━━ Raw data ━━

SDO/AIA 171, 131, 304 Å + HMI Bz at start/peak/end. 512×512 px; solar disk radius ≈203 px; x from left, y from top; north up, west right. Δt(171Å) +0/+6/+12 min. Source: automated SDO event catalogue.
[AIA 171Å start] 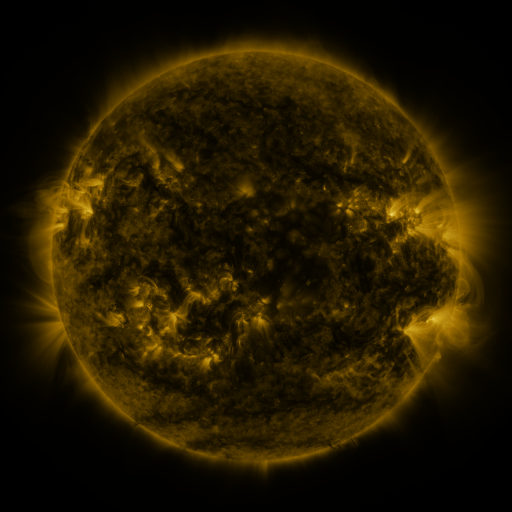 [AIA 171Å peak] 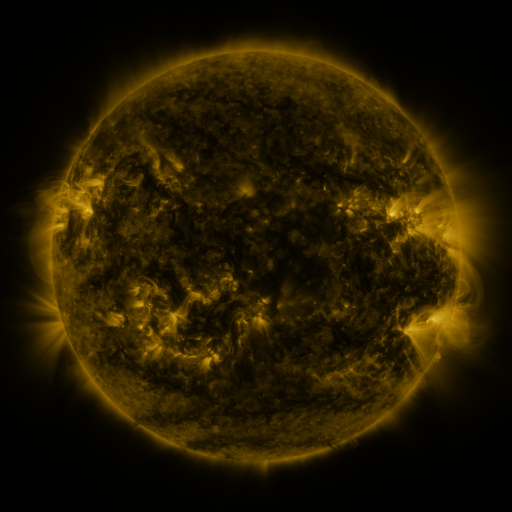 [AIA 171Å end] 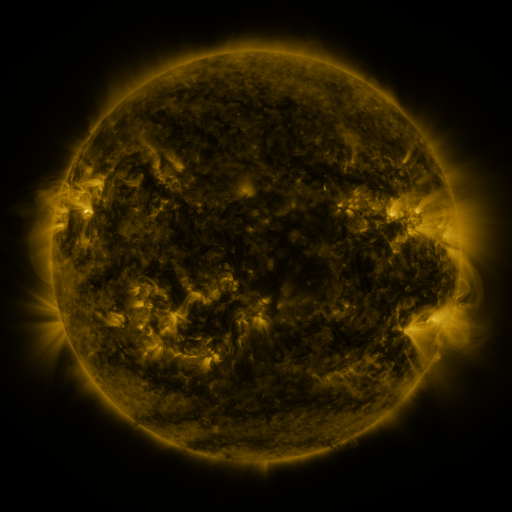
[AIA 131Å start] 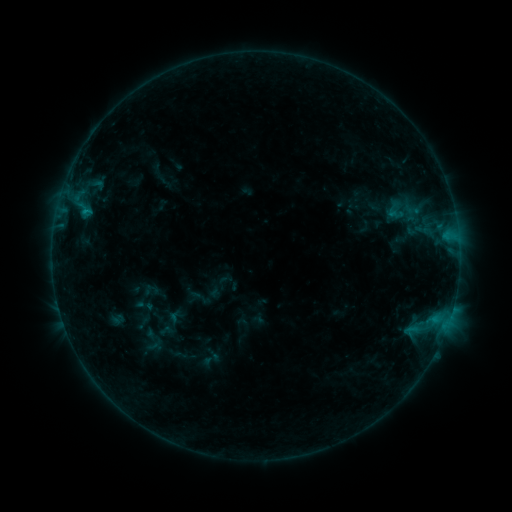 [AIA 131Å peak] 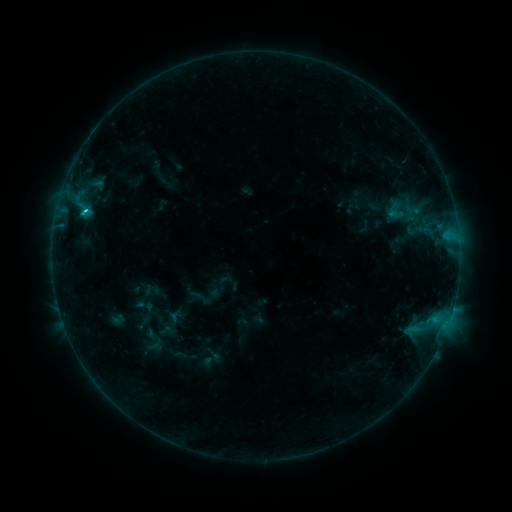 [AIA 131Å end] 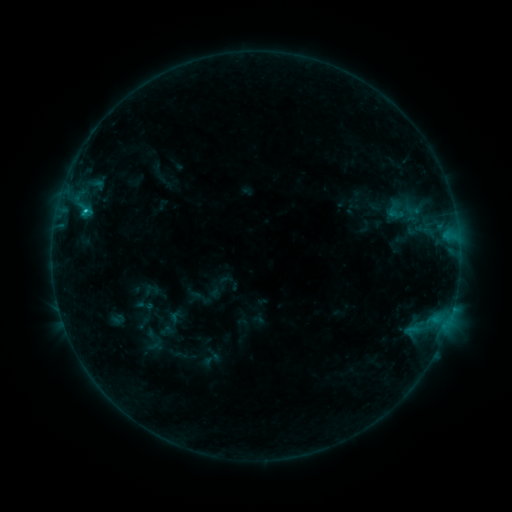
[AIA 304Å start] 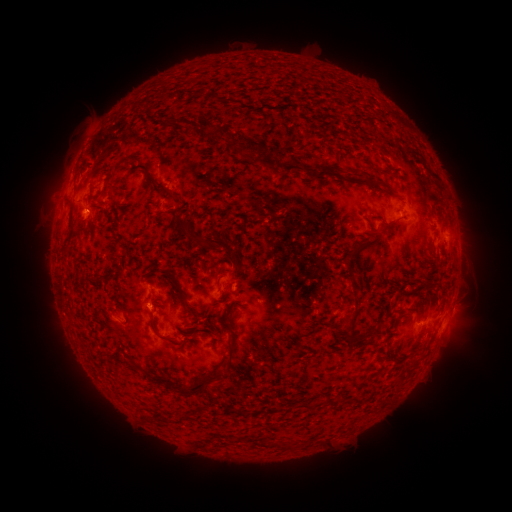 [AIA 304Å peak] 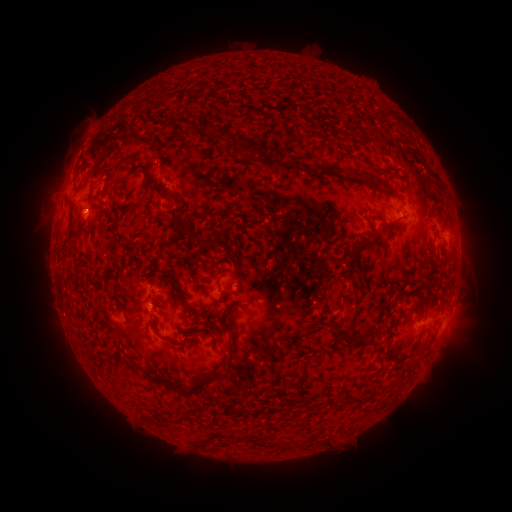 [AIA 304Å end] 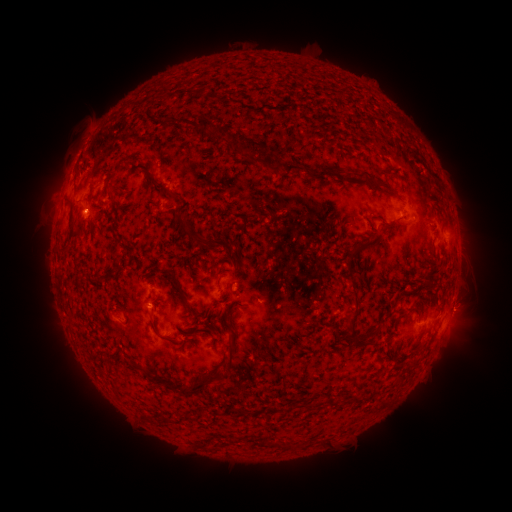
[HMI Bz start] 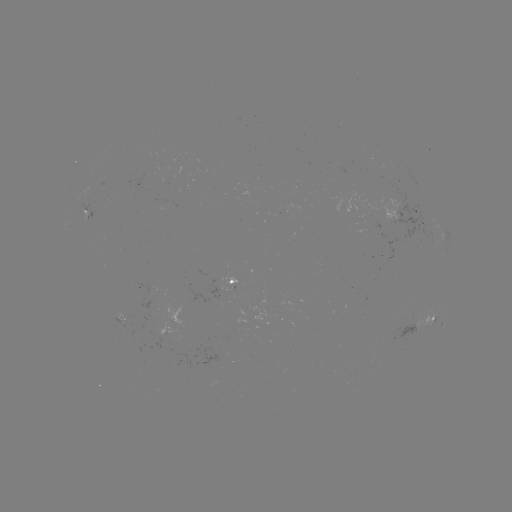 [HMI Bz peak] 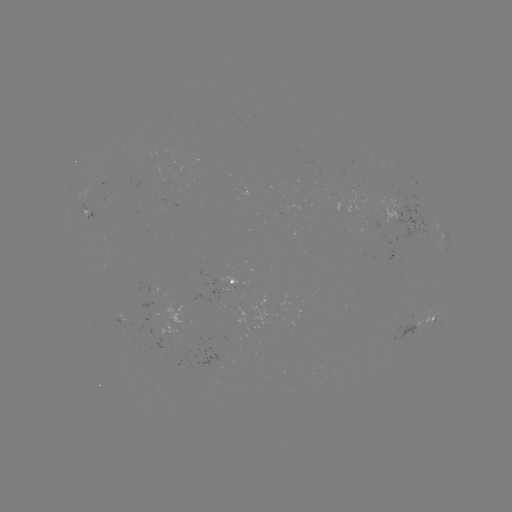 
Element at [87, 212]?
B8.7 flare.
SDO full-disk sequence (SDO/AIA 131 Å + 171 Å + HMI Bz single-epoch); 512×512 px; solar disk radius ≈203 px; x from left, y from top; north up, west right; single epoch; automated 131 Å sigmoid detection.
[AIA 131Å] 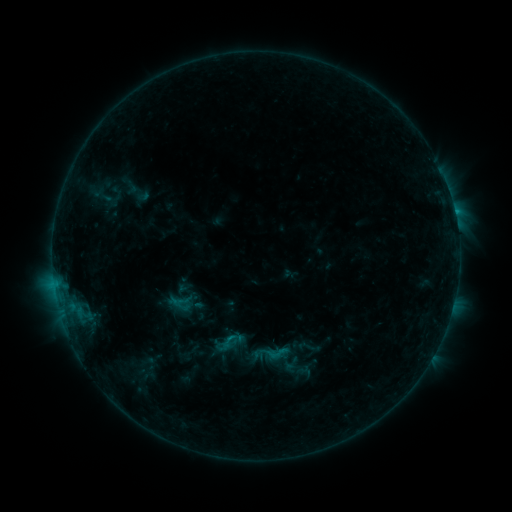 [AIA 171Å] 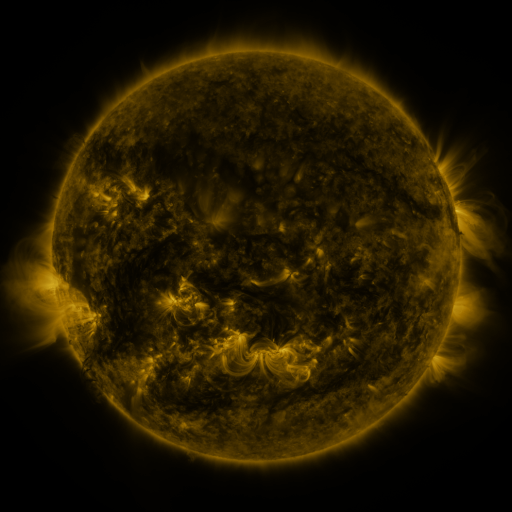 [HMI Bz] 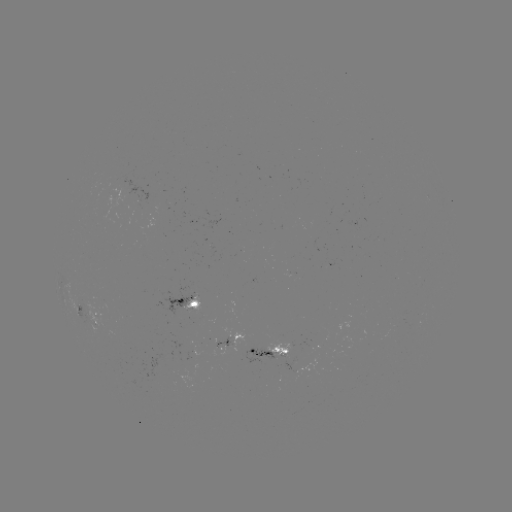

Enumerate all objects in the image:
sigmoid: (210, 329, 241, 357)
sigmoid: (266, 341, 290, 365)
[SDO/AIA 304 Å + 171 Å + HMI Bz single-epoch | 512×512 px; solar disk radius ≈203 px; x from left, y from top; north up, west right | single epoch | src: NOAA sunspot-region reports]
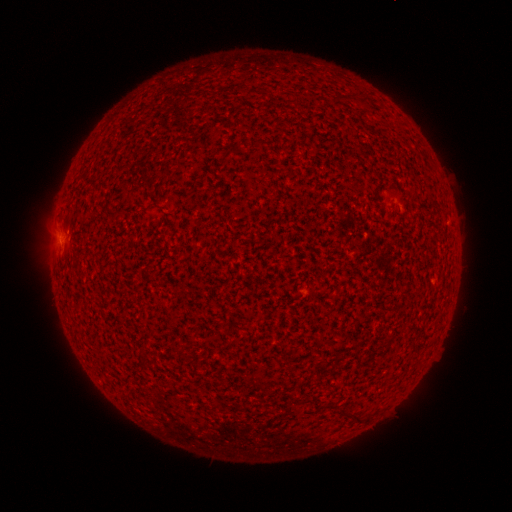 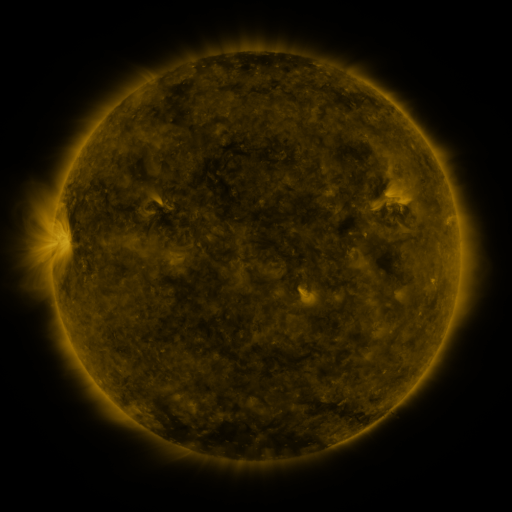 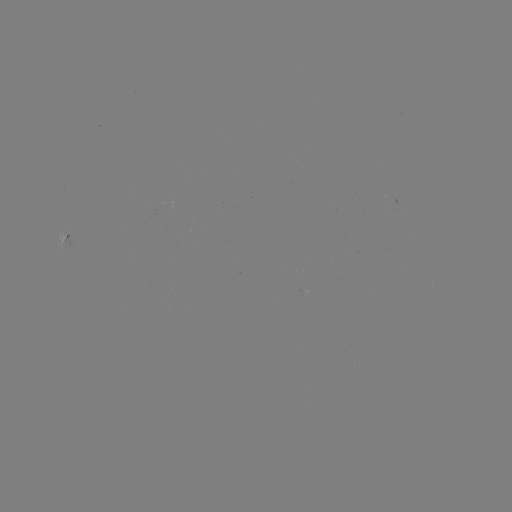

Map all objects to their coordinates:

━━━

■ Task objective: Express the part of the records that opens with the line containing "[SDO/AIA 304 Å" and runs to the end of the records as a JSON list of strings, one per line. Skip blank lines and leave the pictures out.

■ Answer below:
[
  "[SDO/AIA 304 Å + 171 Å + HMI Bz single-epoch | 512×512 px; solar disk radius ≈203 px; x from left, y from top; north up, west right | single epoch | src: NOAA sunspot-region reports]",
  "Map all objects to their coordinates:"
]